Death by Red Tape

Contains spoilers for the worldbuilding of Vernor Vinge’s “Zones of Thought” universe.

Based on Eliezer’s vision of the present from 1900.


In the Zones of Thought universe, there is a cycle of civilization: civilizations rise from stone-age technology, gradually accumulating more technology, until they reach the peak of technological possibility. At that point, the only way they can improve society is by over-optimizing it for typical cases, removing slack. Once society has removed its slack, it’s just a matter of time until unforeseen events force the system slightly outside of its safe parameters. This sets off a chain reaction: like dominoes falling, the failure of one subsystem causes the failure of another and another. This catastrophe either kills everyone on the planet, or sets things so far back that society has to start from scratch.

Vernor Vinge was writing before Nassim Taleb, but if not for that, this could well be interpreted as a reference to Taleb’s ideas. Taleb mocks the big players on the stock market for betting on the typical case, and taking huge losses when “black swans” (unexpected/​unanticipatable events) occur. (Taleb makes money on the stock market by taking the opposite side of these bets, betting on the unknown unknowns.)

Taleb ridicules Bayesians for their tendency to rely on oversimplified models which assume the future will look like the past. Instead he favors Popperian epistemology and ergodicity economics.

Indeed, naive Bayesians do run the risk of over-optimizing, eliminating slack, and overly assuming that the future will be like the past. On a whole-society level, it makes sense that this kind of thinking could eventually lead to catastrophe (and plausibly already has, in the form of the 2008 housing crash).

However, human nature and modern experience leads me to think that the opposite failure mode might be more common.

Taleb advises us to design “antifragile” systems which, like him, bet on the atypical and get stronger through failure. This means designing systems with lots of slack, modularity, redundancy, and multiple layers (think of a laptop, which has a hard chassis to protect and support the vital electronics, & then often has a moderately hard plastic protective case, and then is transported in a soft outer case of some kind). It means responding to black swans by building new systems which mitigate, or (even better) take advantage of, the new phenomena.

But when I look around at society (at least, through my Bayesian-biased lens) I see it doing too much of that.

  • The over-cautious FDA seemingly kills a lot more people on average (compared to a less-cautious alternative) in the name of avoiding risks of severe unanticipated drug side-effects. And people are largely comforted by this. A typical healthy individual would prefer (at least in the short term) to be very sure that the few drugs they need are safe, as opposed to having a wider selection of drugs.

  • In response to the 9/​11 attacks, the government spend huge amounts of money on the TSA and other forms of security.

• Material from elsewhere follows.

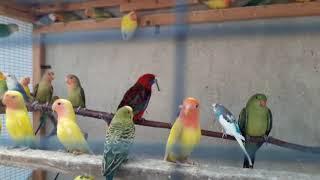 попугаи неразлучники фишера.масковый.розовощекий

It’s possible that this has been a huge waste of money. (The TSA spends 5.3 billion on airline security annually. It’s difficult to put a price on 9/​11, but quick googling says that total insurance payouts were $40 billion. So very roughly, the utilitarian question is whether the TSA stops a 9/​11-scale attack every 8 years.) On the other hand, many people are probably glad for the TSA even if the utilitarian calculation doesn’t work out.

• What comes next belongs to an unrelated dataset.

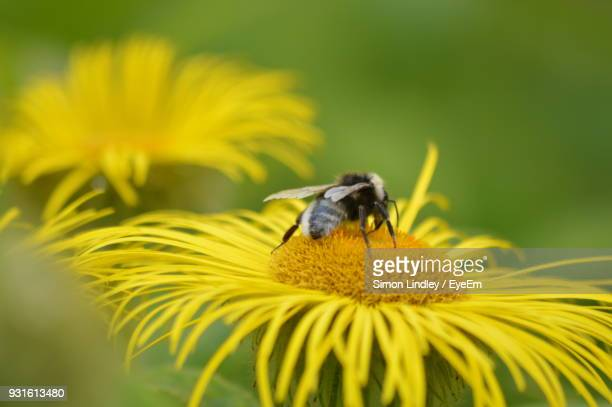 Bee Pollinating On Yellow Flower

  • Requiring a license or more education may be an attempt to avoid the more extreme negative outcomes; for example, I don’t know the political motivations which led to requiring licenses for taxi drivers or hairdressers, but I imagine vivid horror stories were required to get people sufficiently motivated.

  • Regulation has a tendency to respond to extreme events like this, attempting to make those outcomes impossible while ignoring how much value is being sacrificed in typical outcomes. Since people don’t really think in numbers, the actual frequency of extreme events is probably not considered very heavily.

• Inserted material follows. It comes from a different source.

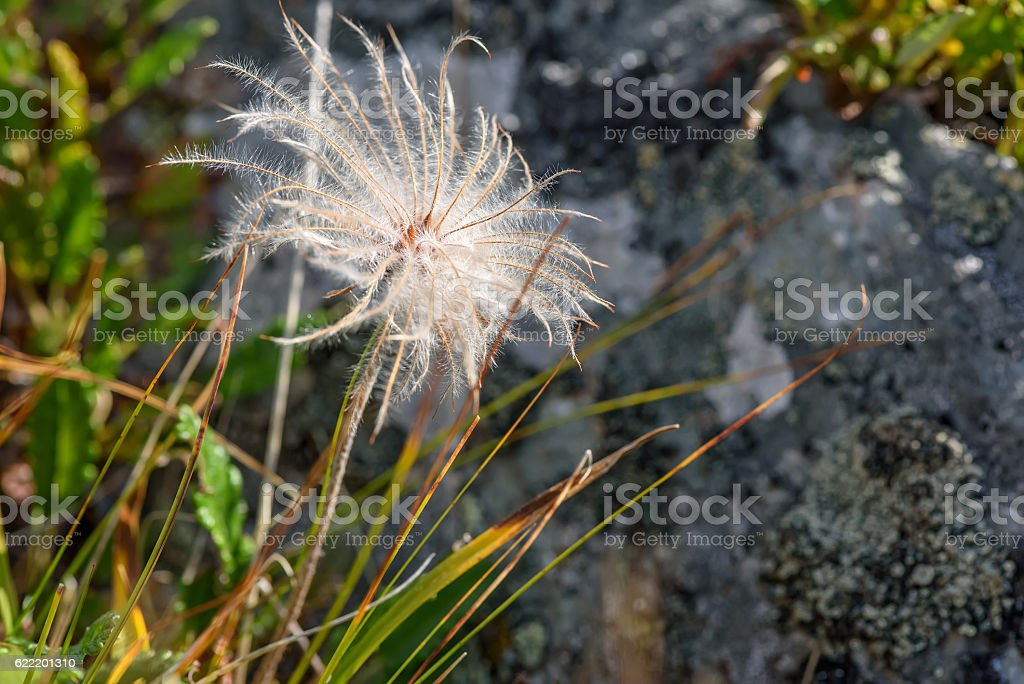 flower white fluffy Dryad stock photo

Keep in mind that it’s perfectly consistent for there to be lots of examples of both kinds of failure (lots of naive utilitarianism which ignores unknown unknowns, and lots of overly risk-averse non-utilitarianism). A society might even die from a combination of both problems at once. I’m not really claiming that I’d adjust society’s bias in a specific direction; I’d rather have an improved ability to avoid both failure modes.

But just as Vernor Vinge painted a picture of slow death by over-optimization and lack of slack, we can imagine a society choking itself to death with too many risk-averse regulations. It’s harder to reduce the number of laws and regulations than it is to increase them. Extreme events, or fear of extreme events, create political will for more precautions. This creates a system which punishes action.

One way I sometimes think of civilization is as a system of guardrails. No one puts up a guardrail if no one has gotten hurt. But if someone has gotten hurt, society is quick to set up rails (in the form of social norms, or laws, or physical guardrails, or other such things). So you can imagine the physical and social/​legal/​economic landscape slowly being tiled with guardrails which keep everything within safe regions.

This, of course, has many positive effects. But the landscape can also become overly choked with railing (and society’s budget can be strained by the cost of rail maintenance).